* [Your task] When you write out the listing, keep each word exactly as it stands but include none of its images.

* [Material supplied]
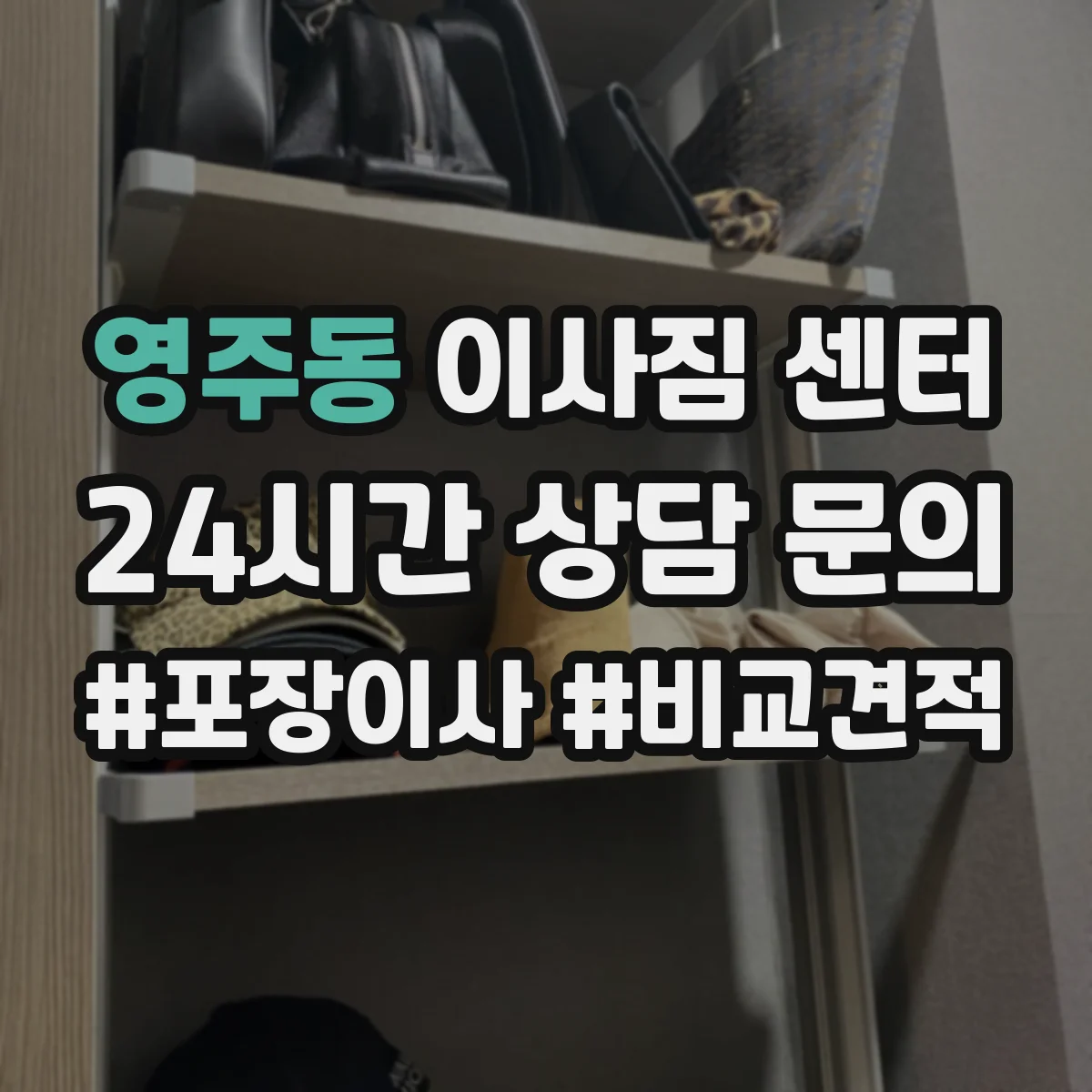 영주동 이사짐 센터
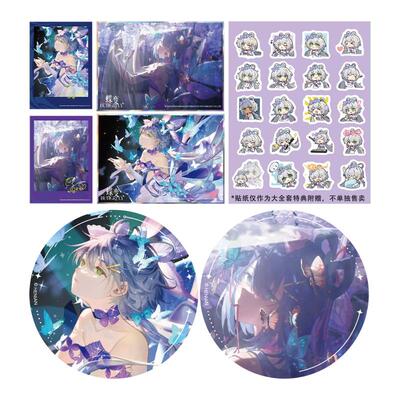 【正版官谷】Vsinger洛天依蝶变周边徽章吧唧色纸拍立得收藏卡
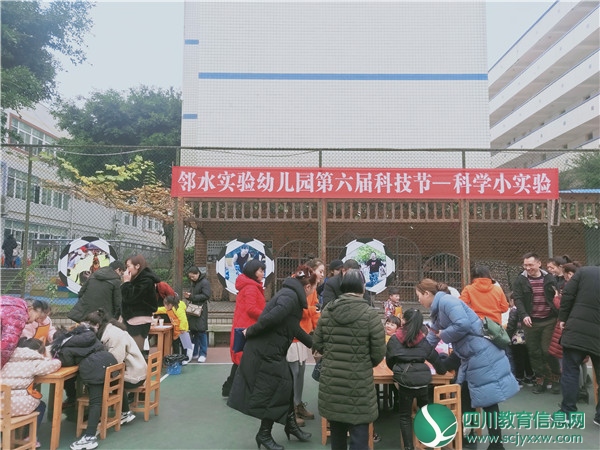 广安邻水实验幼儿园开展“亲子小实验·科学大世界 ”科学实验活动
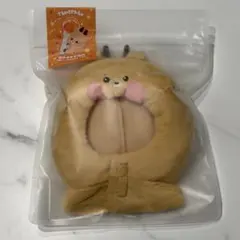 RIIZE(ライズ)ペンライト ペンライトカバー 公式 グッズ ソンチャン 美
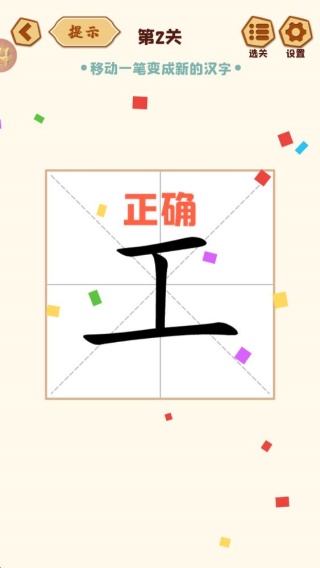 移一笔变新字最新版手机游戏下载 移一笔变新字最新版手机游戏下载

* [Reply]
 영주동 이사짐 센터
 【正版官谷】Vsinger洛天依蝶变周边徽章吧唧色纸拍立得收藏卡
 广安邻水实验幼儿园开展“亲子小实验·科学大世界 ”科学实验活动
 RIIZE(ライズ)ペンライト ペンライトカバー 公式 グッズ ソンチャン 美
 移一笔变新字最新版手机游戏下载 移一笔变新字最新版手机游戏下载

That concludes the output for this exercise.